The enhancements to the basic method that I previously outlined are:

  1. If you consider the straight line equation and the distance from a point to that line, you can come to the conclusion that the equations reduce to basic factors b-a and b+ a (where the input point is (a,b).
  2. Store the b-a factor in a vector and sort into ascending order. The absolute difference of the two smallest numbers in the sorted vector is twice the distance of the point to the line for one of the slopes (there is also a square root of two in the denominator but this is cancelled out since the problem states that that answer is to be multiplied by the square root of two).
  3. Store the b+a factor in another vector and sort into ascending order. The absolute difference of the two smallest numbers in the sorted vector is twice the distance of the point to the line for the other slope (there is also a square root of two in the denominator but this is cancelled out since the problem states that that answer is to be multiplied by the square root of two).
  4. The smaller of the numbers calculated in steps 2 and 3 divided by two is the answer.

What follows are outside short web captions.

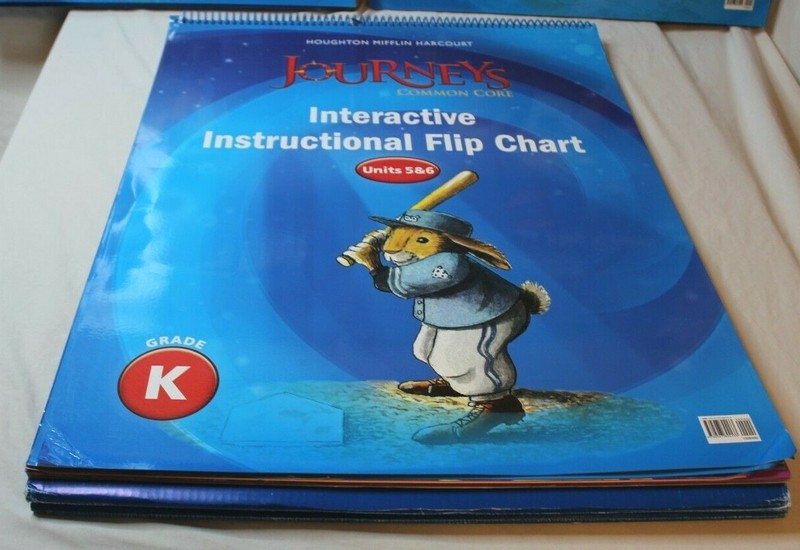 HMH Journeys Reading Grade K Kindergarten Interactive 3 Flip Chart Big Books Set gallery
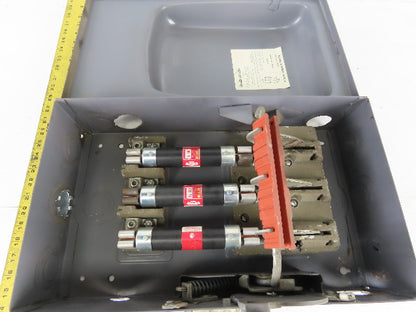 Square D  A86343 100A 600V Single Throw Disconnect Safety Switch Fusible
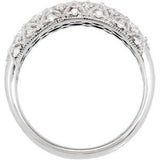 14K White Gold 1/2 CTW Natural Diamond Ring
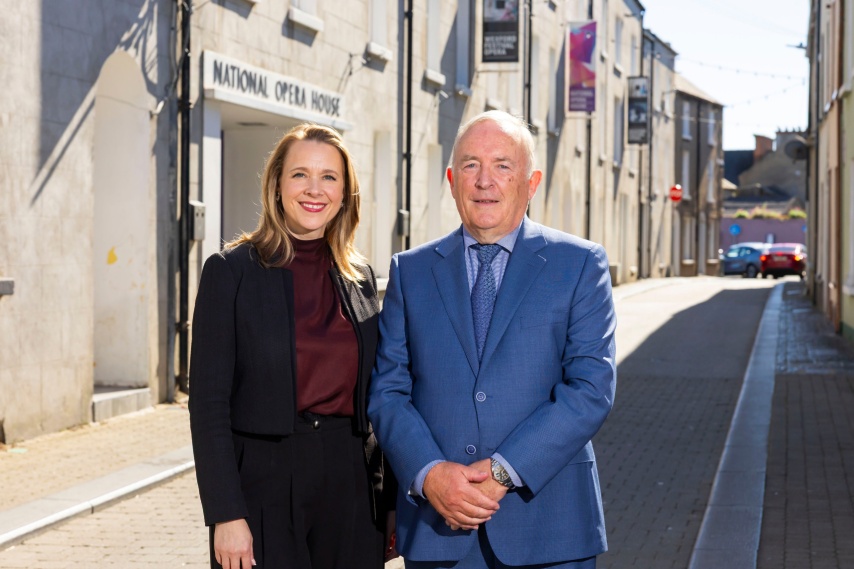 Suzanne Nance, Executive Director of Wexford Festival Opera and Applegreen Executive Chairman, Bob Etchingham. Photo: Patrick Browne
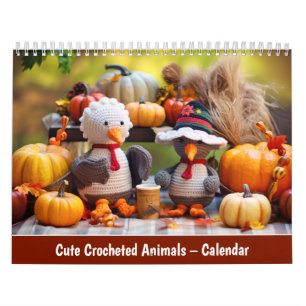 Animais Acautelados Fofos – Calendário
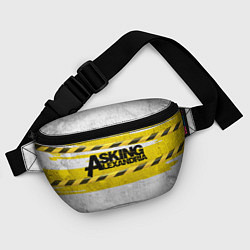 Поясная сумка Asking Alexandria: Danger, цвет: 3D-принт — фото 2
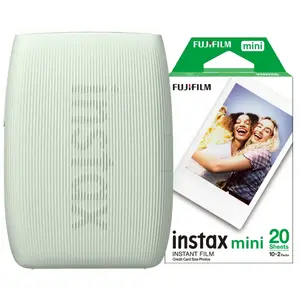 Instax Mini Link 3 Sage Green + Fujifilm Instax Mini Colorfilm Glossy ... pas cher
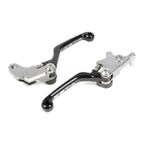 Zeta Pivot Lever Set CP 3-Finger - Suzuki DR250R / DR-Z400S / DR-Z400SM - Black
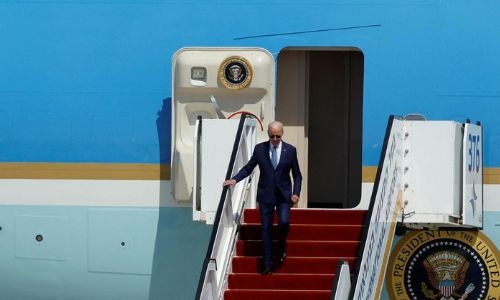 US President Joe Biden arrives in Israel for Mideast visit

Okay bro you are very smart

This is my implementation. I implemented it using your first described method and I’m getting a WA for tests 1,2 of sub-task 1.
Can you please help.
Thanks in advance

Hey Joel! I went through your code and even tried to change a few things to get it accepted , however could not get your test cases passed. As far as approach is considered I think you have implemented it correctly as you are able to clear the 90 points subtask. One think that I found odd was in the last step. The general equation of line is y+mx+c = 0 if you compare in your last step one of your lines would not follow that. I tried changing it but it didn’t fare well , perhaps I am not able to completely understand your code. Please try that otherwise look for maybe some small error causing the trouble. At the end of day method 2 is not bad either :smile: Let me know if you could figure something out otherwise you can contact one of my friend who actually coded using exact method 1 approach.

Great explanation :D!
Could you explain why sqrt(2) is ignored when rotating co-ordinates?